BEGIN Passage shown

The Consequences of Rapid Consumption
Last Updated on
True Cost (2015)
Following the Trend
This documentary investigates the social and environmental costs of the fashion industry. As described by the filmmakers, the rise Fast Fashion is a considerable win for the garment industry. The high turnover of low cost apparel successfully connected with consumers and demand is growing.
Unfortunately for the planet however, this rapidly-changing, cheaper fashion also encourages consumers to buy more and discard what is quickly outdated. This approach has generated enormous profits for retailers. the cost of suppressing labor wages in the developing countries that provide the manufacturing.
The human cost to the demand for fashion is very real, and quite relevant. Although not immediately seen by consumers, as it happens (predominantly) outside of the developed world, the impact is no less lethal and alarming. It’s a heart-breaking revelation.

END Passage shown

• [Job item]: Copy the fast fashion passage from "Unfortunately for the" to "a heart-breaking revelation.", swapping "planet" for "Earth". The lines after this are drawn from a separate source.

BEGIN Dataset section

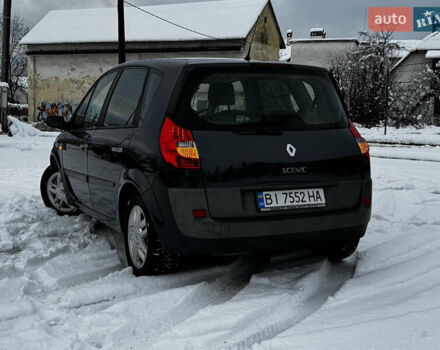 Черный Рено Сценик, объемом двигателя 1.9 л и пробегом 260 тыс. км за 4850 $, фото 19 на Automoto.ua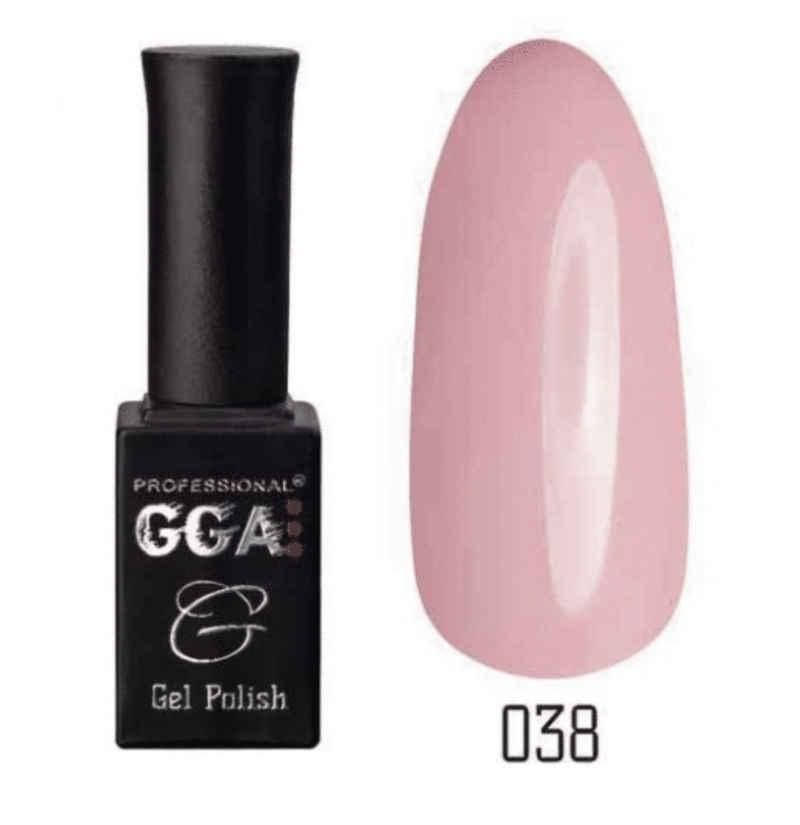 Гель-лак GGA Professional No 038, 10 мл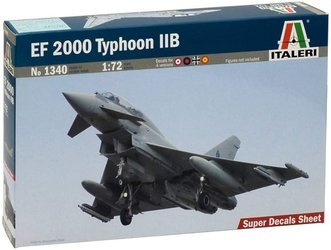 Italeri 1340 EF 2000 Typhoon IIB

END Dataset section

• [Task result]:
Unfortunately for the Earth however, this rapidly-changing, cheaper fashion also encourages consumers to buy more and discard what is quickly outdated. This approach has generated enormous profits for retailers. the cost of suppressing labor wages in the developing countries that provide the manufacturing.
The human cost to the demand for fashion is very real, and quite relevant. Although not immediately seen by consumers, as it happens (predominantly) outside of the developed world, the impact is no less lethal and alarming. It’s a heart-breaking revelation.